----- Text excerpt

By numerical composition

• Simple index (single-key index) — builds on a single field;
• Composite (multi-key, compound) index — is built on multiple fields while the order of those fields matters;
• Index with included columns — a non-clustered index that additionally contains non-key columns alongside key columns;
• Primary index (index on primary key) — the index key currently managing the dataset. A dataset cannot be sorted by multiple index keys simultaneously. However, if the same dataset is opened in multiple workspaces, each instance can have its own primary index.

By content characteristics

• Unique index consists of a set of unique field values;
• Dense index (NoSQL) — an index where each document in the indexed collection corresponds to a record in the index, even if the document lacks the indexed field.
• Sparse index (NoSQL) — one in which only those documents that have some specific value (exist) for the indexed key are represented.
• Spatial index — optimized for describing geographic locations. It is a multi-key index consisting of latitude and longitude.
• Composite spatial index — includes not only latitude and longitude but also other metadata (e.g., tags). However, geographical coordinates must come first.
• Full-text (inverted) index — a dictionary listing all words and their occurrences. When such an index exists, searching for words yields a list of documents in which they occur.
• Hash index stores not the actual values but their hashes, reducing the size (and hence increasing the processing speed) of indexes for large fields. Thus, when queries use hash indexes, hashes of the sought values are compared to field hashes instead. Due to the nonlinear nature of hash functions, this index cannot be sorted by value, making it impossible to use it in greater/less comparisons and for “is null”. Additionally, since hashes are not unique, collision resolution methods are necessary for matching hashes.
• Bitmap index — methods of bitmap indexing involve creating separate bitmaps (sequences of 0s and 1s) for each possible value of a column, where each bit corresponds to a record with an indexed value, and a value of 1 indicates that the record corresponding to the bit position contains the indexed value for that column or attribute.
• Reverse index — a B-tree index with a reversed key, mainly used for monotonically increasing values (e.g., auto-incrementing IDs) in OLTP systems to reduce competition for the last leaf block of the index. By reversing the values, two adjacent index records end up in different blocks of the index. It cannot be used for range searches.

----------

» **Given problem A**
Please list every index type that the text on index types places under "By numerical composition."
» **Given problem B**
In the text on index types, what must come first in a composite spatial index?
The material has nothing to do with this work.

----- Provided data

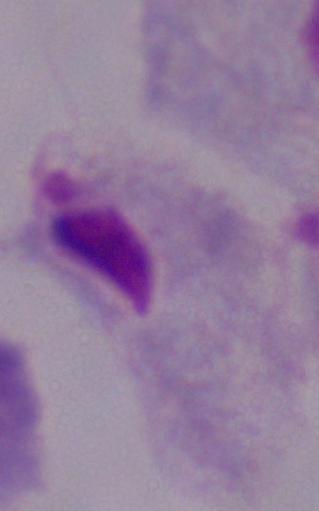
Captured at 1000x magnification. Photomicrograph. A trichomonad is seen.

----------

» **Complete output A**
Simple index (single-key index); composite (multi-key, compound) index; index with included columns; primary index (index on primary key).

» **Complete output B**
The geographical coordinates must come first.